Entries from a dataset
◇ ◇ ◇

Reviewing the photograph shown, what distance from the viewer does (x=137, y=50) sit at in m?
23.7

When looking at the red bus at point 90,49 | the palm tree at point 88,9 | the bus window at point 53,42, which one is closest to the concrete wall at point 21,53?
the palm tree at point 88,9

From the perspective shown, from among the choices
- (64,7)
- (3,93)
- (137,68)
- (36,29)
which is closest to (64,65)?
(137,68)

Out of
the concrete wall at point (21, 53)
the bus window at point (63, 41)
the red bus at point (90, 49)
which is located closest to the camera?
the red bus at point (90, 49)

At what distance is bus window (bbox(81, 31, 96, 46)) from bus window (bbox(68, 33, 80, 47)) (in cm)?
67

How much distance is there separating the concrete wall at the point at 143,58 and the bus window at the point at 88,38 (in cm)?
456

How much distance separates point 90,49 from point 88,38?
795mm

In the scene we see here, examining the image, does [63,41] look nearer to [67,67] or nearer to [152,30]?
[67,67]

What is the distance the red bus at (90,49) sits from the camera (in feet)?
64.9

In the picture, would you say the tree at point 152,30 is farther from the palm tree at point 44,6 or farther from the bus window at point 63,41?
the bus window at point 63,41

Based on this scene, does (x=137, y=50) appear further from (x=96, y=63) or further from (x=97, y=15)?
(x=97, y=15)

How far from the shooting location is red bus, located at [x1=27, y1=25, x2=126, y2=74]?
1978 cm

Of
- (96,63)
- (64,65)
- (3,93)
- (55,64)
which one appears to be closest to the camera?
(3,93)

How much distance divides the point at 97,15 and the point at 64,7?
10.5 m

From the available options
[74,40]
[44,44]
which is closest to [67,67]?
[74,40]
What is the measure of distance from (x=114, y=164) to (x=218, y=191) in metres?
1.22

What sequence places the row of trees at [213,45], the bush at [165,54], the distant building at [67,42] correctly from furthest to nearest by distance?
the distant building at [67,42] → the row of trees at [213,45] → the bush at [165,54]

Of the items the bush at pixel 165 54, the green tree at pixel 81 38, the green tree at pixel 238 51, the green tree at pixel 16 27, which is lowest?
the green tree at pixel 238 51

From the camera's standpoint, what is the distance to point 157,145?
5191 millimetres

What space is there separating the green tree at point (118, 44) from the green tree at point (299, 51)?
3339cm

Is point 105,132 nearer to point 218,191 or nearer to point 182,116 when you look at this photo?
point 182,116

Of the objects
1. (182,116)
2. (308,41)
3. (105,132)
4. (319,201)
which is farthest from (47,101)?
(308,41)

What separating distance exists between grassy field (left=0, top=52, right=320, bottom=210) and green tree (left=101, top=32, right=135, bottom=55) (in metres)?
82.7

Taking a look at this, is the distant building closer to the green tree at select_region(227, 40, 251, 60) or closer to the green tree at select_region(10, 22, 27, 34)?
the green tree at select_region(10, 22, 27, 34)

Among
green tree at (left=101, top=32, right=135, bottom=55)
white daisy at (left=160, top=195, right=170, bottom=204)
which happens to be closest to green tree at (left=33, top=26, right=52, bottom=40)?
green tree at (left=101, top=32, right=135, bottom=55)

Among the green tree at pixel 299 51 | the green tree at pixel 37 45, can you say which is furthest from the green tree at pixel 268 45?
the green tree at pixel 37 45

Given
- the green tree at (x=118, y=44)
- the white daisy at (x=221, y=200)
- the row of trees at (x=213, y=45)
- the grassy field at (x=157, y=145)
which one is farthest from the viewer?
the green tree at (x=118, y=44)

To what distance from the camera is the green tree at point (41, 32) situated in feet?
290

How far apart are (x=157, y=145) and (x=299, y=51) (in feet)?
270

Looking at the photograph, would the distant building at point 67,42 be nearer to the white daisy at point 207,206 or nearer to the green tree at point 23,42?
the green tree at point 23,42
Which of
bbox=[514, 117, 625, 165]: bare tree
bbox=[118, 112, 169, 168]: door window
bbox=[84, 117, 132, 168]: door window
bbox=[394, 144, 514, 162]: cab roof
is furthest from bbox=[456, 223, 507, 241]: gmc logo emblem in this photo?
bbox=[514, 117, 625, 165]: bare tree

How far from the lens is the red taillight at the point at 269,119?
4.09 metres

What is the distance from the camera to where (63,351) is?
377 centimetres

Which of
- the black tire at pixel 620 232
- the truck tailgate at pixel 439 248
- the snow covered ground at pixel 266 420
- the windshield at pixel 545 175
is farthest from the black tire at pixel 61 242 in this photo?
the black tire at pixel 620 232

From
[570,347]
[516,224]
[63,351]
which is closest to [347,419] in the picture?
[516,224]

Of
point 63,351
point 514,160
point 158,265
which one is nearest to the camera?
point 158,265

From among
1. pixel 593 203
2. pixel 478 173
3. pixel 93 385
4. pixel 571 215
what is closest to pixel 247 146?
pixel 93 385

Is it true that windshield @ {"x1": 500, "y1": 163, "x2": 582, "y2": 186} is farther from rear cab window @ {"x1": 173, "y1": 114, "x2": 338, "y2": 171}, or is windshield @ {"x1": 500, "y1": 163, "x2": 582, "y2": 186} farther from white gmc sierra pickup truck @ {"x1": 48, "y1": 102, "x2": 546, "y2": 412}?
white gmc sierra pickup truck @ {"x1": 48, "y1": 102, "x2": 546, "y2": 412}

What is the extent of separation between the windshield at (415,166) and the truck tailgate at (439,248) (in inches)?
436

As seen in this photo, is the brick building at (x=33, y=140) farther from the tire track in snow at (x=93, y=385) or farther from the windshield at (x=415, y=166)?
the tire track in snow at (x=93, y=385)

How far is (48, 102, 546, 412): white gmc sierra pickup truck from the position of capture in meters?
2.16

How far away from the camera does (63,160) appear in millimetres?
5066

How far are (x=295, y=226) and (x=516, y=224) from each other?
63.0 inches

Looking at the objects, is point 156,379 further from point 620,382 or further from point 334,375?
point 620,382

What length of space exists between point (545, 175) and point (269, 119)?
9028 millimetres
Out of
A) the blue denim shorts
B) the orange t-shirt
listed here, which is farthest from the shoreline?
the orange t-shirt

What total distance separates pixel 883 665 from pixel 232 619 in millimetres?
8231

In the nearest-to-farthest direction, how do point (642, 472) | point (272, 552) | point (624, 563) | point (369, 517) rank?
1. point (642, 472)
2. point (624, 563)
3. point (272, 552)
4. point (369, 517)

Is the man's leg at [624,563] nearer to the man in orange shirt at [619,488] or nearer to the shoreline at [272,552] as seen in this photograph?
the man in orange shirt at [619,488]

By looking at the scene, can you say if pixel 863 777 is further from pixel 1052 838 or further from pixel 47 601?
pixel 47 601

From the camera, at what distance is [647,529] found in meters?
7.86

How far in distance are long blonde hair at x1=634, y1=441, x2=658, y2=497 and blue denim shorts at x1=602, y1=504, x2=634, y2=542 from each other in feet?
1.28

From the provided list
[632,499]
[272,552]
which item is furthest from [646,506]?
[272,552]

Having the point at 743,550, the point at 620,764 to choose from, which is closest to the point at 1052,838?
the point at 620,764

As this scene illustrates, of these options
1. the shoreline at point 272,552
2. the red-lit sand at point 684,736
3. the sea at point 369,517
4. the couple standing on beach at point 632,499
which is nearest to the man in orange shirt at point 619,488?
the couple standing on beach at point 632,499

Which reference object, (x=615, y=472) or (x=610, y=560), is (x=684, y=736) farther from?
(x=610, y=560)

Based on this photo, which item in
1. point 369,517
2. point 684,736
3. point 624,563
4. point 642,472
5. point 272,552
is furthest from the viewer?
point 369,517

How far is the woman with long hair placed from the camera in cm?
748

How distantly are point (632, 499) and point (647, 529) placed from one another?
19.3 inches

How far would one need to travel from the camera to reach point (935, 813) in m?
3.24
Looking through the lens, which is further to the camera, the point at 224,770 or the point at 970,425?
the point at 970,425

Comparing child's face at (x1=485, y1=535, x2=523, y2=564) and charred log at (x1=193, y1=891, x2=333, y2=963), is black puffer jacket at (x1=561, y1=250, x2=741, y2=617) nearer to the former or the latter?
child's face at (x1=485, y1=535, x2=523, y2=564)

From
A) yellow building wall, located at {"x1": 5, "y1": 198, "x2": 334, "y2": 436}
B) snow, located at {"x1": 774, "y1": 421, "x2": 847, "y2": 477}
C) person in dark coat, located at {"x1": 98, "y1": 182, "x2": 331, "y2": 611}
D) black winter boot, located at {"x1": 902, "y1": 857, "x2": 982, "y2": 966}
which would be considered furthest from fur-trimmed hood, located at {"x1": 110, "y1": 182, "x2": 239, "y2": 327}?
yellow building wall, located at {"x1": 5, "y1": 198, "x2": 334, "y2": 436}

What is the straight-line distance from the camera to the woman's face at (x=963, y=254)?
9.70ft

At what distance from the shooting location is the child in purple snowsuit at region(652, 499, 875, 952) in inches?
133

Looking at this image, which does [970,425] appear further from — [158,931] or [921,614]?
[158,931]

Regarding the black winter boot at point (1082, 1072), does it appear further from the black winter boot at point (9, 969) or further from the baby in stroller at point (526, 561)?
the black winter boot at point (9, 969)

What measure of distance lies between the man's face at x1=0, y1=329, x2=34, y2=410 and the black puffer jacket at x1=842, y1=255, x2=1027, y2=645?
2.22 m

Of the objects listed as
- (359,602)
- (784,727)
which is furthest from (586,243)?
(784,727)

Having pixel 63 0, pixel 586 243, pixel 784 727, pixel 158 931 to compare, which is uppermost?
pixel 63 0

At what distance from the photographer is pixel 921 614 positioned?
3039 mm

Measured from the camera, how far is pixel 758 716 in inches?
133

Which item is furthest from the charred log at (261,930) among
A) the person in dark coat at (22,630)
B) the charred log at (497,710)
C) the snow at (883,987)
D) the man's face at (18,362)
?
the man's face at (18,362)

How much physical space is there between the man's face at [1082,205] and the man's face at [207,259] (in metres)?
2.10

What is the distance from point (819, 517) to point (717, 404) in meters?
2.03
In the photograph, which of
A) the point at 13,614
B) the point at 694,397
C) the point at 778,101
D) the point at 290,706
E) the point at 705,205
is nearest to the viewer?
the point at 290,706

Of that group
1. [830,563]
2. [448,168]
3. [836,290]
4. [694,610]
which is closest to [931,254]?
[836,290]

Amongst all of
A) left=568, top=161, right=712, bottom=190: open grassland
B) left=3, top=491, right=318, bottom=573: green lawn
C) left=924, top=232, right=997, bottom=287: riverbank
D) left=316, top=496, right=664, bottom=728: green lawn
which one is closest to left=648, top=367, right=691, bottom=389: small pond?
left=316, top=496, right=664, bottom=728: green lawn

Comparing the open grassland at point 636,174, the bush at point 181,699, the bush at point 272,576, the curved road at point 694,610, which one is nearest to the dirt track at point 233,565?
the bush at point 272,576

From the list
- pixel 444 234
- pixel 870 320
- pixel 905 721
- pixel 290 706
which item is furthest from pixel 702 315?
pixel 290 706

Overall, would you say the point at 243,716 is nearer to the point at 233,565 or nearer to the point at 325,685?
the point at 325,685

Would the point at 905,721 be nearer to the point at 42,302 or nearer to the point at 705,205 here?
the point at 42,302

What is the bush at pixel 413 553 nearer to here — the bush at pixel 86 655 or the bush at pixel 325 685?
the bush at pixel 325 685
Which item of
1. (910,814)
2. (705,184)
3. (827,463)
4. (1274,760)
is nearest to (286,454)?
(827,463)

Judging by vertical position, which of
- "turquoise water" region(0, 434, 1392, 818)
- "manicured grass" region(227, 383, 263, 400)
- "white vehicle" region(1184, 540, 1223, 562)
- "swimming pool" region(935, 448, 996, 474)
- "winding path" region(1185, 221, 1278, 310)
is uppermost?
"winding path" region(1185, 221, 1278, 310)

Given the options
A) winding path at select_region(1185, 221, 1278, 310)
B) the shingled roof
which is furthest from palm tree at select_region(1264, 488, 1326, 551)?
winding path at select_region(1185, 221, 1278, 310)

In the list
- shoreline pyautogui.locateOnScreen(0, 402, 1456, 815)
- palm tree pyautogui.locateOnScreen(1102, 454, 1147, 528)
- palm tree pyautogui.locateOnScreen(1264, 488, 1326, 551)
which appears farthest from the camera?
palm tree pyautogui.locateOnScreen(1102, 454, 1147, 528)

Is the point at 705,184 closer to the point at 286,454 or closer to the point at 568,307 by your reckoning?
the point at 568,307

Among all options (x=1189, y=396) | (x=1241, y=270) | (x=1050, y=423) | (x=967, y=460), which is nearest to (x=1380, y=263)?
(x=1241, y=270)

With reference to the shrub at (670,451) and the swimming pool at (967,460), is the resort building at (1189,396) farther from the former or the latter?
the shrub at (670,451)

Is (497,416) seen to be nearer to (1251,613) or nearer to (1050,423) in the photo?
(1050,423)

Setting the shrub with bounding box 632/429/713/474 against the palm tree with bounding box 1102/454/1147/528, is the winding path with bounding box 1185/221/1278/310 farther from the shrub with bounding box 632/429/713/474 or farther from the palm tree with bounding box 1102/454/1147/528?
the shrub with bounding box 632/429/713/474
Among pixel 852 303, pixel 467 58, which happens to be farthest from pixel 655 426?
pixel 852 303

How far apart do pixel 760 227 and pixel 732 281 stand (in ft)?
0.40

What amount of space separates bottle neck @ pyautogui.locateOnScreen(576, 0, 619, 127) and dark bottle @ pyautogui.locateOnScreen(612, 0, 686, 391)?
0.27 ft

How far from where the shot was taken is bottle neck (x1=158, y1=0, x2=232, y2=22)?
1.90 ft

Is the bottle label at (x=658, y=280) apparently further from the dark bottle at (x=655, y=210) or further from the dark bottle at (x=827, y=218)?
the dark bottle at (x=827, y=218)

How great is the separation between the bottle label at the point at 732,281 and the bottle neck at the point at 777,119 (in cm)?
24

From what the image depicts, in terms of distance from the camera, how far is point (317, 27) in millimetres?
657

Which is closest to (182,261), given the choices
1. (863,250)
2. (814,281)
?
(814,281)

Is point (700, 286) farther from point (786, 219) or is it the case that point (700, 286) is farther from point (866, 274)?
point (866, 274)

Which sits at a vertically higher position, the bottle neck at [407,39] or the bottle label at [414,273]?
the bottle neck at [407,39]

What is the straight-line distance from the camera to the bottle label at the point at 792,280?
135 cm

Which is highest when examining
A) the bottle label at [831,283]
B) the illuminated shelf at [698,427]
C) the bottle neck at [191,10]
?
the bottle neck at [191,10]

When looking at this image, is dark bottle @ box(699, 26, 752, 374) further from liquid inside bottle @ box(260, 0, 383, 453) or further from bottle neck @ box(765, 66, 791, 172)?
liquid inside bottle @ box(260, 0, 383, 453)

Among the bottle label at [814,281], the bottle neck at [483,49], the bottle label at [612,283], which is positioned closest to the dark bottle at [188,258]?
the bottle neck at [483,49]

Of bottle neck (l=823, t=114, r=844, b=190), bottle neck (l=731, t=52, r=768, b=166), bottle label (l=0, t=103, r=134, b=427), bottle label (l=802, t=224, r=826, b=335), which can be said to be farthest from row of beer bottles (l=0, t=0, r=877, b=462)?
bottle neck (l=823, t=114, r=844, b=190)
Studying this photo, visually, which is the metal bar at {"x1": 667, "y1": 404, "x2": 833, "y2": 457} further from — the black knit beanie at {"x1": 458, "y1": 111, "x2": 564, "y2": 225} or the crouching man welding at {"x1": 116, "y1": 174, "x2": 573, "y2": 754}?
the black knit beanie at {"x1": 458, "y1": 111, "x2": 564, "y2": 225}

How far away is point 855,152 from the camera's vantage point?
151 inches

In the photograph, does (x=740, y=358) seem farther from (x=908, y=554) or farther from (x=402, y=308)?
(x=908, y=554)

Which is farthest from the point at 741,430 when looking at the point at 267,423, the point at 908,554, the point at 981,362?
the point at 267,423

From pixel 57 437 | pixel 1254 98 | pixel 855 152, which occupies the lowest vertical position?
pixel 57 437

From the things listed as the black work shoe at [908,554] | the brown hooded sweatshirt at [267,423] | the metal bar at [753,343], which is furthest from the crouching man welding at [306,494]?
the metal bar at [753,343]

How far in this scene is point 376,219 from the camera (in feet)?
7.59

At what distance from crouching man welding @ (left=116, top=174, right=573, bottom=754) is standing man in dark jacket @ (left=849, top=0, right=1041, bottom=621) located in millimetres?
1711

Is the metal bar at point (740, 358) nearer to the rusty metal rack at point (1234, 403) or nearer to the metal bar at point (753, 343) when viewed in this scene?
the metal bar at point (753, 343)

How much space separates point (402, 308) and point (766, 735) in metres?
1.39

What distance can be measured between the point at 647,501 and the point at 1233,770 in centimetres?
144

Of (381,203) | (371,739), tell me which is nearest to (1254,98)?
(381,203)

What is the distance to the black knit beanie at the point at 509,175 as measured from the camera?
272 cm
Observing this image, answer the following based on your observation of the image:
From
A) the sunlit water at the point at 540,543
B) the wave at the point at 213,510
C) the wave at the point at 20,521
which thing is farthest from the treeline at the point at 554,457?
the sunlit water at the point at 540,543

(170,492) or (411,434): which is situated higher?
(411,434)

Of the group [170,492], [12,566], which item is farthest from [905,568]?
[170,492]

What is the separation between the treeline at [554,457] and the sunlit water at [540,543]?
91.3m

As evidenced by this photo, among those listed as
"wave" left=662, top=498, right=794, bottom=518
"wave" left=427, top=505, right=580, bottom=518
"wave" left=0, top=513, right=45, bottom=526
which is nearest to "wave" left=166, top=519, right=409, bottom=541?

◇ ◇ ◇

> GIVEN REQUEST
Give back exactly the lines from the one containing "(170,492) or (411,434): which" to the end of the material, both ends included.

> TASK OUTPUT
(170,492) or (411,434): which is situated higher?
(411,434)

Of the group [170,492], [12,566], which item is farthest from [905,568]?
[170,492]

What is the separation between the treeline at [554,457] and the sunlit water at [540,543]?
91.3m

As evidenced by this photo, among those listed as
"wave" left=662, top=498, right=794, bottom=518
"wave" left=427, top=505, right=580, bottom=518
"wave" left=0, top=513, right=45, bottom=526
which is nearest to "wave" left=166, top=519, right=409, bottom=541?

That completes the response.